* Source
Mr. Phillips’ understanding of the letter to Mr. Gingras was that the interpretation of the Directive was in accordance with the bargaining agent’s view that the grievors were entitled to full compensation for round trip travel between a temporary workplace and their residences when sent on short-term assignments (less than 60 days) with/or without 30 days’ notice.

10 Mr. Phillips then “reactivated the grievances” of Dr. Allain and Dr. Fraser-Layes on the expectation that they would be allowed. However, he was surprised that the CFIA was simply not willing to allow the grievances. On August 10, 2005, Mr. Phillips had emailed Maria Schiavone, a finance officer with the employer’s office in Montreal. Instead of a positive response in light of the NJC’s interpretation, Ms. Schiavone’s email reply was equivocal. She said that the file needed to be “reviewed” because the employer now understood that it related not merely to a claim for “… additional kilometers driven between the residence and a work location” but rather a matter relating to “work change location.” This baffled Mr. Phillips, who became concerned about what he considered to be the employer’s “… backing down on the previous understanding.”

* Recorded data
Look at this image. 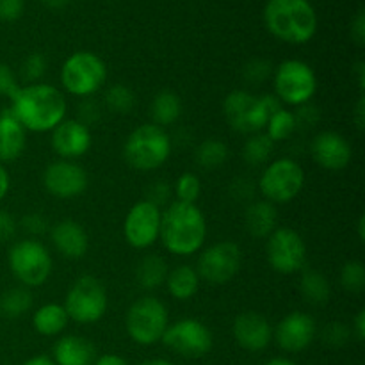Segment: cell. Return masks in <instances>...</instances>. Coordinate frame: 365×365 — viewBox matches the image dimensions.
<instances>
[{"label": "cell", "instance_id": "obj_1", "mask_svg": "<svg viewBox=\"0 0 365 365\" xmlns=\"http://www.w3.org/2000/svg\"><path fill=\"white\" fill-rule=\"evenodd\" d=\"M9 100L11 114L27 132H52L66 120V98L56 86L43 82L20 86Z\"/></svg>", "mask_w": 365, "mask_h": 365}, {"label": "cell", "instance_id": "obj_2", "mask_svg": "<svg viewBox=\"0 0 365 365\" xmlns=\"http://www.w3.org/2000/svg\"><path fill=\"white\" fill-rule=\"evenodd\" d=\"M159 239L171 255H195L205 245V214L196 203H182L175 200L166 210H163Z\"/></svg>", "mask_w": 365, "mask_h": 365}, {"label": "cell", "instance_id": "obj_3", "mask_svg": "<svg viewBox=\"0 0 365 365\" xmlns=\"http://www.w3.org/2000/svg\"><path fill=\"white\" fill-rule=\"evenodd\" d=\"M264 24L280 41L305 45L317 31V14L309 0H269L264 7Z\"/></svg>", "mask_w": 365, "mask_h": 365}, {"label": "cell", "instance_id": "obj_4", "mask_svg": "<svg viewBox=\"0 0 365 365\" xmlns=\"http://www.w3.org/2000/svg\"><path fill=\"white\" fill-rule=\"evenodd\" d=\"M282 109V102L274 95L257 96L246 89H234L223 100V116L232 130L241 134H257L266 128L273 113Z\"/></svg>", "mask_w": 365, "mask_h": 365}, {"label": "cell", "instance_id": "obj_5", "mask_svg": "<svg viewBox=\"0 0 365 365\" xmlns=\"http://www.w3.org/2000/svg\"><path fill=\"white\" fill-rule=\"evenodd\" d=\"M171 148L173 145L166 128L145 123L128 134L123 145V159L130 168L146 173L164 166L170 159Z\"/></svg>", "mask_w": 365, "mask_h": 365}, {"label": "cell", "instance_id": "obj_6", "mask_svg": "<svg viewBox=\"0 0 365 365\" xmlns=\"http://www.w3.org/2000/svg\"><path fill=\"white\" fill-rule=\"evenodd\" d=\"M7 262L13 277L24 287H41L52 274V255L38 239H21L9 248Z\"/></svg>", "mask_w": 365, "mask_h": 365}, {"label": "cell", "instance_id": "obj_7", "mask_svg": "<svg viewBox=\"0 0 365 365\" xmlns=\"http://www.w3.org/2000/svg\"><path fill=\"white\" fill-rule=\"evenodd\" d=\"M59 78L64 91L78 98H88L103 88L107 81V66L100 56L81 50L64 61Z\"/></svg>", "mask_w": 365, "mask_h": 365}, {"label": "cell", "instance_id": "obj_8", "mask_svg": "<svg viewBox=\"0 0 365 365\" xmlns=\"http://www.w3.org/2000/svg\"><path fill=\"white\" fill-rule=\"evenodd\" d=\"M168 327L170 314L166 305L153 296H141L135 299L125 316L128 337L139 346H153L160 342Z\"/></svg>", "mask_w": 365, "mask_h": 365}, {"label": "cell", "instance_id": "obj_9", "mask_svg": "<svg viewBox=\"0 0 365 365\" xmlns=\"http://www.w3.org/2000/svg\"><path fill=\"white\" fill-rule=\"evenodd\" d=\"M63 307L73 323L93 324L106 316L109 309V296L98 278L84 274L68 289Z\"/></svg>", "mask_w": 365, "mask_h": 365}, {"label": "cell", "instance_id": "obj_10", "mask_svg": "<svg viewBox=\"0 0 365 365\" xmlns=\"http://www.w3.org/2000/svg\"><path fill=\"white\" fill-rule=\"evenodd\" d=\"M305 185V171L302 164L291 157H280L260 173L259 191L264 200L273 205L292 202Z\"/></svg>", "mask_w": 365, "mask_h": 365}, {"label": "cell", "instance_id": "obj_11", "mask_svg": "<svg viewBox=\"0 0 365 365\" xmlns=\"http://www.w3.org/2000/svg\"><path fill=\"white\" fill-rule=\"evenodd\" d=\"M274 96L282 103L302 107L310 103L317 91V77L312 66L298 59H287L273 70Z\"/></svg>", "mask_w": 365, "mask_h": 365}, {"label": "cell", "instance_id": "obj_12", "mask_svg": "<svg viewBox=\"0 0 365 365\" xmlns=\"http://www.w3.org/2000/svg\"><path fill=\"white\" fill-rule=\"evenodd\" d=\"M242 252L237 242L220 241L203 250L196 264L200 280L210 285H225L241 271Z\"/></svg>", "mask_w": 365, "mask_h": 365}, {"label": "cell", "instance_id": "obj_13", "mask_svg": "<svg viewBox=\"0 0 365 365\" xmlns=\"http://www.w3.org/2000/svg\"><path fill=\"white\" fill-rule=\"evenodd\" d=\"M269 266L280 274H296L307 266V245L302 235L287 227H278L266 241Z\"/></svg>", "mask_w": 365, "mask_h": 365}, {"label": "cell", "instance_id": "obj_14", "mask_svg": "<svg viewBox=\"0 0 365 365\" xmlns=\"http://www.w3.org/2000/svg\"><path fill=\"white\" fill-rule=\"evenodd\" d=\"M170 351L184 356V359H202L210 353L214 346L212 334L209 327L198 319H180L170 324L160 339Z\"/></svg>", "mask_w": 365, "mask_h": 365}, {"label": "cell", "instance_id": "obj_15", "mask_svg": "<svg viewBox=\"0 0 365 365\" xmlns=\"http://www.w3.org/2000/svg\"><path fill=\"white\" fill-rule=\"evenodd\" d=\"M163 210L148 200L134 203L123 221L125 241L134 250H148L159 241Z\"/></svg>", "mask_w": 365, "mask_h": 365}, {"label": "cell", "instance_id": "obj_16", "mask_svg": "<svg viewBox=\"0 0 365 365\" xmlns=\"http://www.w3.org/2000/svg\"><path fill=\"white\" fill-rule=\"evenodd\" d=\"M89 178L82 166L73 160H56L43 171V185L53 198L73 200L84 195Z\"/></svg>", "mask_w": 365, "mask_h": 365}, {"label": "cell", "instance_id": "obj_17", "mask_svg": "<svg viewBox=\"0 0 365 365\" xmlns=\"http://www.w3.org/2000/svg\"><path fill=\"white\" fill-rule=\"evenodd\" d=\"M317 324L307 312H291L273 328V341L285 353H302L314 342Z\"/></svg>", "mask_w": 365, "mask_h": 365}, {"label": "cell", "instance_id": "obj_18", "mask_svg": "<svg viewBox=\"0 0 365 365\" xmlns=\"http://www.w3.org/2000/svg\"><path fill=\"white\" fill-rule=\"evenodd\" d=\"M310 153L317 166L328 171H342L353 159V148L348 139L339 132H321L310 145Z\"/></svg>", "mask_w": 365, "mask_h": 365}, {"label": "cell", "instance_id": "obj_19", "mask_svg": "<svg viewBox=\"0 0 365 365\" xmlns=\"http://www.w3.org/2000/svg\"><path fill=\"white\" fill-rule=\"evenodd\" d=\"M93 135L89 127L78 120H64L52 130L50 145L63 160L81 159L89 152Z\"/></svg>", "mask_w": 365, "mask_h": 365}, {"label": "cell", "instance_id": "obj_20", "mask_svg": "<svg viewBox=\"0 0 365 365\" xmlns=\"http://www.w3.org/2000/svg\"><path fill=\"white\" fill-rule=\"evenodd\" d=\"M232 334L235 342L245 351L259 353L264 351L273 341V327L269 321L259 312H242L239 314L232 324Z\"/></svg>", "mask_w": 365, "mask_h": 365}, {"label": "cell", "instance_id": "obj_21", "mask_svg": "<svg viewBox=\"0 0 365 365\" xmlns=\"http://www.w3.org/2000/svg\"><path fill=\"white\" fill-rule=\"evenodd\" d=\"M53 248L68 260H81L89 250L88 232L73 220H63L50 230Z\"/></svg>", "mask_w": 365, "mask_h": 365}, {"label": "cell", "instance_id": "obj_22", "mask_svg": "<svg viewBox=\"0 0 365 365\" xmlns=\"http://www.w3.org/2000/svg\"><path fill=\"white\" fill-rule=\"evenodd\" d=\"M56 365H93L96 348L91 341L81 335H64L53 346Z\"/></svg>", "mask_w": 365, "mask_h": 365}, {"label": "cell", "instance_id": "obj_23", "mask_svg": "<svg viewBox=\"0 0 365 365\" xmlns=\"http://www.w3.org/2000/svg\"><path fill=\"white\" fill-rule=\"evenodd\" d=\"M27 146V130L16 121L9 109L0 113V164L20 159Z\"/></svg>", "mask_w": 365, "mask_h": 365}, {"label": "cell", "instance_id": "obj_24", "mask_svg": "<svg viewBox=\"0 0 365 365\" xmlns=\"http://www.w3.org/2000/svg\"><path fill=\"white\" fill-rule=\"evenodd\" d=\"M245 227L252 237L267 239L278 228V210L277 205L257 200L246 207Z\"/></svg>", "mask_w": 365, "mask_h": 365}, {"label": "cell", "instance_id": "obj_25", "mask_svg": "<svg viewBox=\"0 0 365 365\" xmlns=\"http://www.w3.org/2000/svg\"><path fill=\"white\" fill-rule=\"evenodd\" d=\"M70 317L59 303H46L32 314V327L43 337H56L68 328Z\"/></svg>", "mask_w": 365, "mask_h": 365}, {"label": "cell", "instance_id": "obj_26", "mask_svg": "<svg viewBox=\"0 0 365 365\" xmlns=\"http://www.w3.org/2000/svg\"><path fill=\"white\" fill-rule=\"evenodd\" d=\"M200 282L202 280L196 273V267L182 264V266L170 269L166 278V287L171 298L178 299V302H189L198 292Z\"/></svg>", "mask_w": 365, "mask_h": 365}, {"label": "cell", "instance_id": "obj_27", "mask_svg": "<svg viewBox=\"0 0 365 365\" xmlns=\"http://www.w3.org/2000/svg\"><path fill=\"white\" fill-rule=\"evenodd\" d=\"M150 116H152V123L157 127L166 128L170 125H175L182 116L180 96L170 89L159 91L150 103Z\"/></svg>", "mask_w": 365, "mask_h": 365}, {"label": "cell", "instance_id": "obj_28", "mask_svg": "<svg viewBox=\"0 0 365 365\" xmlns=\"http://www.w3.org/2000/svg\"><path fill=\"white\" fill-rule=\"evenodd\" d=\"M170 267L160 255H146L135 267V282L145 291H155L166 284Z\"/></svg>", "mask_w": 365, "mask_h": 365}, {"label": "cell", "instance_id": "obj_29", "mask_svg": "<svg viewBox=\"0 0 365 365\" xmlns=\"http://www.w3.org/2000/svg\"><path fill=\"white\" fill-rule=\"evenodd\" d=\"M299 292L303 299L314 307L327 305L331 298V285L324 274L319 271L305 269L299 280Z\"/></svg>", "mask_w": 365, "mask_h": 365}, {"label": "cell", "instance_id": "obj_30", "mask_svg": "<svg viewBox=\"0 0 365 365\" xmlns=\"http://www.w3.org/2000/svg\"><path fill=\"white\" fill-rule=\"evenodd\" d=\"M228 157H230V150H228L227 143L220 141V139H205L203 143H200L195 152L196 164L207 171L221 168L227 163Z\"/></svg>", "mask_w": 365, "mask_h": 365}, {"label": "cell", "instance_id": "obj_31", "mask_svg": "<svg viewBox=\"0 0 365 365\" xmlns=\"http://www.w3.org/2000/svg\"><path fill=\"white\" fill-rule=\"evenodd\" d=\"M274 143L266 135V132H257L246 139L242 146V160L248 166H262L271 159Z\"/></svg>", "mask_w": 365, "mask_h": 365}, {"label": "cell", "instance_id": "obj_32", "mask_svg": "<svg viewBox=\"0 0 365 365\" xmlns=\"http://www.w3.org/2000/svg\"><path fill=\"white\" fill-rule=\"evenodd\" d=\"M32 309V294L27 287H13L0 296V312L9 319L25 316Z\"/></svg>", "mask_w": 365, "mask_h": 365}, {"label": "cell", "instance_id": "obj_33", "mask_svg": "<svg viewBox=\"0 0 365 365\" xmlns=\"http://www.w3.org/2000/svg\"><path fill=\"white\" fill-rule=\"evenodd\" d=\"M298 125H296V116L294 113L287 109H278L277 113H273L269 116L266 123V135L273 143L287 141L292 134L296 132Z\"/></svg>", "mask_w": 365, "mask_h": 365}, {"label": "cell", "instance_id": "obj_34", "mask_svg": "<svg viewBox=\"0 0 365 365\" xmlns=\"http://www.w3.org/2000/svg\"><path fill=\"white\" fill-rule=\"evenodd\" d=\"M106 103L113 113L128 114L135 106V95L128 86L114 84L107 89Z\"/></svg>", "mask_w": 365, "mask_h": 365}, {"label": "cell", "instance_id": "obj_35", "mask_svg": "<svg viewBox=\"0 0 365 365\" xmlns=\"http://www.w3.org/2000/svg\"><path fill=\"white\" fill-rule=\"evenodd\" d=\"M200 192H202V180H200L198 175L191 173V171L182 173L173 185L175 198L182 203H196V200L200 198Z\"/></svg>", "mask_w": 365, "mask_h": 365}, {"label": "cell", "instance_id": "obj_36", "mask_svg": "<svg viewBox=\"0 0 365 365\" xmlns=\"http://www.w3.org/2000/svg\"><path fill=\"white\" fill-rule=\"evenodd\" d=\"M341 285L344 291L359 294L365 289V266L360 260H349L341 269Z\"/></svg>", "mask_w": 365, "mask_h": 365}, {"label": "cell", "instance_id": "obj_37", "mask_svg": "<svg viewBox=\"0 0 365 365\" xmlns=\"http://www.w3.org/2000/svg\"><path fill=\"white\" fill-rule=\"evenodd\" d=\"M46 73V57L43 53L34 52L29 53L21 63V77L27 84H36Z\"/></svg>", "mask_w": 365, "mask_h": 365}, {"label": "cell", "instance_id": "obj_38", "mask_svg": "<svg viewBox=\"0 0 365 365\" xmlns=\"http://www.w3.org/2000/svg\"><path fill=\"white\" fill-rule=\"evenodd\" d=\"M273 70L269 61L266 59H252L246 63V66L242 68V78H245L248 84H262L264 81H267L269 77H273Z\"/></svg>", "mask_w": 365, "mask_h": 365}, {"label": "cell", "instance_id": "obj_39", "mask_svg": "<svg viewBox=\"0 0 365 365\" xmlns=\"http://www.w3.org/2000/svg\"><path fill=\"white\" fill-rule=\"evenodd\" d=\"M351 330L348 328V324L344 323H330L327 324L323 331V341L327 342L330 348H342V346L348 344L349 337H351Z\"/></svg>", "mask_w": 365, "mask_h": 365}, {"label": "cell", "instance_id": "obj_40", "mask_svg": "<svg viewBox=\"0 0 365 365\" xmlns=\"http://www.w3.org/2000/svg\"><path fill=\"white\" fill-rule=\"evenodd\" d=\"M171 196H173V187H171L168 182L159 180V182H155V184H152V187L148 189V196H146V200H148V202H152L153 205H157L160 209L163 205L170 203Z\"/></svg>", "mask_w": 365, "mask_h": 365}, {"label": "cell", "instance_id": "obj_41", "mask_svg": "<svg viewBox=\"0 0 365 365\" xmlns=\"http://www.w3.org/2000/svg\"><path fill=\"white\" fill-rule=\"evenodd\" d=\"M18 89H20V84L14 71L6 63H0V96L11 98Z\"/></svg>", "mask_w": 365, "mask_h": 365}, {"label": "cell", "instance_id": "obj_42", "mask_svg": "<svg viewBox=\"0 0 365 365\" xmlns=\"http://www.w3.org/2000/svg\"><path fill=\"white\" fill-rule=\"evenodd\" d=\"M24 0H0V21H16L24 14Z\"/></svg>", "mask_w": 365, "mask_h": 365}, {"label": "cell", "instance_id": "obj_43", "mask_svg": "<svg viewBox=\"0 0 365 365\" xmlns=\"http://www.w3.org/2000/svg\"><path fill=\"white\" fill-rule=\"evenodd\" d=\"M100 114H102V109H100L98 103L93 102V100H86V102H82L81 106H78V121L84 123L86 127H89L91 123L98 121Z\"/></svg>", "mask_w": 365, "mask_h": 365}, {"label": "cell", "instance_id": "obj_44", "mask_svg": "<svg viewBox=\"0 0 365 365\" xmlns=\"http://www.w3.org/2000/svg\"><path fill=\"white\" fill-rule=\"evenodd\" d=\"M21 227H24L29 234L41 235V234H45L46 228H48V223H46V220L41 216V214L34 212V214H29V216L24 217V221H21Z\"/></svg>", "mask_w": 365, "mask_h": 365}, {"label": "cell", "instance_id": "obj_45", "mask_svg": "<svg viewBox=\"0 0 365 365\" xmlns=\"http://www.w3.org/2000/svg\"><path fill=\"white\" fill-rule=\"evenodd\" d=\"M16 235V221L7 210L0 209V242L11 241Z\"/></svg>", "mask_w": 365, "mask_h": 365}, {"label": "cell", "instance_id": "obj_46", "mask_svg": "<svg viewBox=\"0 0 365 365\" xmlns=\"http://www.w3.org/2000/svg\"><path fill=\"white\" fill-rule=\"evenodd\" d=\"M294 116L298 127H312V125H316L317 121H319V113H317L316 107L310 106V103L299 107V113H296Z\"/></svg>", "mask_w": 365, "mask_h": 365}, {"label": "cell", "instance_id": "obj_47", "mask_svg": "<svg viewBox=\"0 0 365 365\" xmlns=\"http://www.w3.org/2000/svg\"><path fill=\"white\" fill-rule=\"evenodd\" d=\"M351 38L356 45L362 46L365 43V13L359 11L351 21Z\"/></svg>", "mask_w": 365, "mask_h": 365}, {"label": "cell", "instance_id": "obj_48", "mask_svg": "<svg viewBox=\"0 0 365 365\" xmlns=\"http://www.w3.org/2000/svg\"><path fill=\"white\" fill-rule=\"evenodd\" d=\"M351 334L355 335L356 341L364 342V339H365V310H360V312L355 316V319H353Z\"/></svg>", "mask_w": 365, "mask_h": 365}, {"label": "cell", "instance_id": "obj_49", "mask_svg": "<svg viewBox=\"0 0 365 365\" xmlns=\"http://www.w3.org/2000/svg\"><path fill=\"white\" fill-rule=\"evenodd\" d=\"M353 121H355V125L359 130H364V127H365V98H364V95H360L359 102H356L355 113H353Z\"/></svg>", "mask_w": 365, "mask_h": 365}, {"label": "cell", "instance_id": "obj_50", "mask_svg": "<svg viewBox=\"0 0 365 365\" xmlns=\"http://www.w3.org/2000/svg\"><path fill=\"white\" fill-rule=\"evenodd\" d=\"M93 365H128L127 360L120 355H114V353H107V355L96 356L95 364Z\"/></svg>", "mask_w": 365, "mask_h": 365}, {"label": "cell", "instance_id": "obj_51", "mask_svg": "<svg viewBox=\"0 0 365 365\" xmlns=\"http://www.w3.org/2000/svg\"><path fill=\"white\" fill-rule=\"evenodd\" d=\"M9 187H11L9 173H7V170L4 168V164H0V202H2V200L7 196Z\"/></svg>", "mask_w": 365, "mask_h": 365}, {"label": "cell", "instance_id": "obj_52", "mask_svg": "<svg viewBox=\"0 0 365 365\" xmlns=\"http://www.w3.org/2000/svg\"><path fill=\"white\" fill-rule=\"evenodd\" d=\"M355 73H356V78H359L360 95H364V89H365V64L362 63V61H360V63H356Z\"/></svg>", "mask_w": 365, "mask_h": 365}, {"label": "cell", "instance_id": "obj_53", "mask_svg": "<svg viewBox=\"0 0 365 365\" xmlns=\"http://www.w3.org/2000/svg\"><path fill=\"white\" fill-rule=\"evenodd\" d=\"M24 365H56V362L46 355H36L32 359H29Z\"/></svg>", "mask_w": 365, "mask_h": 365}, {"label": "cell", "instance_id": "obj_54", "mask_svg": "<svg viewBox=\"0 0 365 365\" xmlns=\"http://www.w3.org/2000/svg\"><path fill=\"white\" fill-rule=\"evenodd\" d=\"M43 2H45V6L50 7V9H63L64 6H68L70 0H43Z\"/></svg>", "mask_w": 365, "mask_h": 365}, {"label": "cell", "instance_id": "obj_55", "mask_svg": "<svg viewBox=\"0 0 365 365\" xmlns=\"http://www.w3.org/2000/svg\"><path fill=\"white\" fill-rule=\"evenodd\" d=\"M356 230H359V239L360 241H365V217L360 216L359 217V225H356Z\"/></svg>", "mask_w": 365, "mask_h": 365}, {"label": "cell", "instance_id": "obj_56", "mask_svg": "<svg viewBox=\"0 0 365 365\" xmlns=\"http://www.w3.org/2000/svg\"><path fill=\"white\" fill-rule=\"evenodd\" d=\"M139 365H175V364L164 359H152V360H145V362H141Z\"/></svg>", "mask_w": 365, "mask_h": 365}, {"label": "cell", "instance_id": "obj_57", "mask_svg": "<svg viewBox=\"0 0 365 365\" xmlns=\"http://www.w3.org/2000/svg\"><path fill=\"white\" fill-rule=\"evenodd\" d=\"M266 365H298L289 359H271Z\"/></svg>", "mask_w": 365, "mask_h": 365}]
</instances>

* Short exercise
Reproduce the text about the travel-compensation grievances in full, word for word. The data are separate material from the text about the travel-compensation grievances.

* Worked solution
Mr. Phillips’ understanding of the letter to Mr. Gingras was that the interpretation of the Directive was in accordance with the bargaining agent’s view that the grievors were entitled to full compensation for round trip travel between a temporary workplace and their residences when sent on short-term assignments (less than 60 days) with/or without 30 days’ notice.

10 Mr. Phillips then “reactivated the grievances” of Dr. Allain and Dr. Fraser-Layes on the expectation that they would be allowed. However, he was surprised that the CFIA was simply not willing to allow the grievances. On August 10, 2005, Mr. Phillips had emailed Maria Schiavone, a finance officer with the employer’s office in Montreal. Instead of a positive response in light of the NJC’s interpretation, Ms. Schiavone’s email reply was equivocal. She said that the file needed to be “reviewed” because the employer now understood that it related not merely to a claim for “… additional kilometers driven between the residence and a work location” but rather a matter relating to “work change location.” This baffled Mr. Phillips, who became concerned about what he considered to be the employer’s “… backing down on the previous understanding.”